Required action:
Filter the entries below, keeping every line that has the word "международных".

* * *

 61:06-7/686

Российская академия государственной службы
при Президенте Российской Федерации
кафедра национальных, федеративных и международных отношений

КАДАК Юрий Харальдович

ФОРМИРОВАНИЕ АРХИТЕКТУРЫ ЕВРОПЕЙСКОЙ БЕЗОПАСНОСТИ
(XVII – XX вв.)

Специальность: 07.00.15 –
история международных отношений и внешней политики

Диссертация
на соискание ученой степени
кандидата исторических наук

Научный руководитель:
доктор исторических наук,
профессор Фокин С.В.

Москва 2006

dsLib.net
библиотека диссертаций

* * *

Response box:
кафедра национальных, федеративных и международных отношений
история международных отношений и внешней политики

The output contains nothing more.